Straßenpreise 2026: Alle RTX-5000-Karten kosten in Deutschland 20–65 % mehr als der US-MSRP. Ursache sind GDDR7-Lieferengpässe und Kapazitätsdruck bei TSMC. Planungsbudgets immer mit aktuellen Geizhals-Preisen abgleichen, nicht mit MSRP-Angaben.

Budget-Entscheidungsrahmen: Welche GPU für welches Ziel

Der VRAM-Ausbau ist für reine KI-Workloads wichtiger als Bandbreite oder Rechenleistung. Hier die ehrliche Einordnung nach Budget:

Bis 700 EUR: RTX 5060 Ti 16 GB – der beste Einstieg

Die RTX 5060 Ti 16 GB (MSRP 429 USD, Straßenpreis ca. 539–650 EUR) ist der klare Gewinner für KI-Einsteiger. Mit 16 GB VRAM laufen Modelle wie Qwen3 14B oder DeepSeek-R1 14B bei Q4_K_M zuverlässig – eine Modellklasse, die für professionelle Schreib-, Code- und Analyseaufgaben bereits sehr leistungsfähig ist. Achte unbedingt auf die 16-GB-Variante – die 8-GB-Variante der RTX 5060 Ti (MSRP 379 USD) ist für KI kaum besser als die günstigere RTX 5060 und damit eine schlechte Investition.

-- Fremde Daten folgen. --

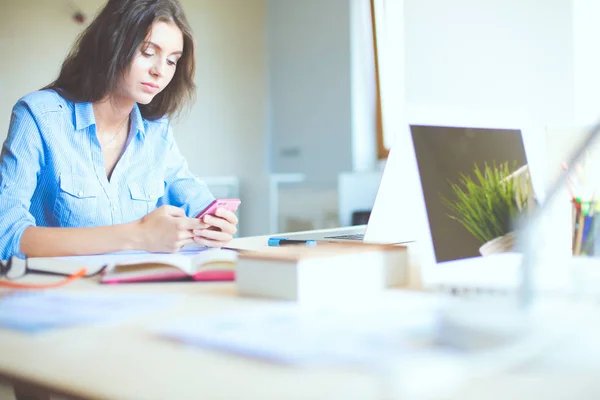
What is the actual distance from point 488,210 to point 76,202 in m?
1.03

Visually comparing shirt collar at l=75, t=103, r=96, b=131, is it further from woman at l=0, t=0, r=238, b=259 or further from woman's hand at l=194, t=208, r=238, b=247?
woman's hand at l=194, t=208, r=238, b=247

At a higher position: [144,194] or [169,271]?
[144,194]

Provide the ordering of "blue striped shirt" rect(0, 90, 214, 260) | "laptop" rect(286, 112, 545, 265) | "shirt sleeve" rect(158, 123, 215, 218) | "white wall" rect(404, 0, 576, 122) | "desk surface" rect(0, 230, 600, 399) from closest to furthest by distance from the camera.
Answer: "desk surface" rect(0, 230, 600, 399) → "laptop" rect(286, 112, 545, 265) → "blue striped shirt" rect(0, 90, 214, 260) → "shirt sleeve" rect(158, 123, 215, 218) → "white wall" rect(404, 0, 576, 122)

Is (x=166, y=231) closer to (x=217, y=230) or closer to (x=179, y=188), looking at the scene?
(x=217, y=230)

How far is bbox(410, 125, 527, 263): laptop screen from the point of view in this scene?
0.83 m

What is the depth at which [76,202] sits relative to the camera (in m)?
1.51

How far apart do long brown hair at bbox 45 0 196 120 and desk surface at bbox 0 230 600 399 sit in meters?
1.06

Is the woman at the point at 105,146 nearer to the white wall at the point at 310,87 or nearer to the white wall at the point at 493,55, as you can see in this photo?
the white wall at the point at 493,55

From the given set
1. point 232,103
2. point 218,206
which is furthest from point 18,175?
point 232,103

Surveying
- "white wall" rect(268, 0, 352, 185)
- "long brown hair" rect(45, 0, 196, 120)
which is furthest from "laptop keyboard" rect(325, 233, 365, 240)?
"white wall" rect(268, 0, 352, 185)

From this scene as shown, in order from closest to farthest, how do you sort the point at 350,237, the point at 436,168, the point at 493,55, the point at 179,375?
the point at 179,375 < the point at 436,168 < the point at 350,237 < the point at 493,55

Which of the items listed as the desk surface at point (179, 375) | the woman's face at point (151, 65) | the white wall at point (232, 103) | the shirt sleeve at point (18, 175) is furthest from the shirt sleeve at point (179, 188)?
the white wall at point (232, 103)

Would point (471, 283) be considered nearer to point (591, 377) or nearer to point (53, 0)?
point (591, 377)

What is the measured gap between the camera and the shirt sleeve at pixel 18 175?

700–1.200 EUR: RTX 5070 Ti 16 GB – der Sweet Spot für ernsthafte KI

Die RTX 5070 Ti 16 GB (MSRP 749 USD, Straßenpreis ca. 900–1.100 EUR) bietet gegenüber der 5060 Ti 16 GB eine deutlich höhere Speicherbandbreite (960 GB/s vs. 672 GB/s), was bei langen Kontexten zu spürbaren Token-pro-Sekunde-Gewinnen führt. Der VRAM-Ausbau ist identisch, die Bandbreite ist aber ein echter Vorteil bei intensiveren Workflows. Für 27B-Modelle mit Offloading ist die 5070 Ti ebenfalls geeignet.

RTX 5070 12 GB vs. RTX 5060 Ti 16 GB: Für reine KI-Workloads ist 16 GB VRAM wichtiger als die höhere Bandbreite der RTX 5070. Die RTX 5060 Ti 16 GB ist die bessere KI-Wahl, auch wenn die RTX 5070 für Spielen insgesamt stärker ist.

Finger weg für KI: RTX 5080 16 GB

Die RTX 5080 (MSRP 999 USD, Straßenpreis ca. 1.350–1.400 EUR) ist für reine KI-Workloads ein schlechtes Preis-Leistungs-Verhältnis. Sie hat identische 16 GB VRAM wie die RTX 5070 Ti, kostet aber 250–300 EUR mehr. Die höhere Bandbreite (1.792 GB/s) hilft bei Spielen und Rendering, bringt bei lokalen LLMs aber nur marginale Token-Speed-Vorteile ohne VRAM-Mehrwert.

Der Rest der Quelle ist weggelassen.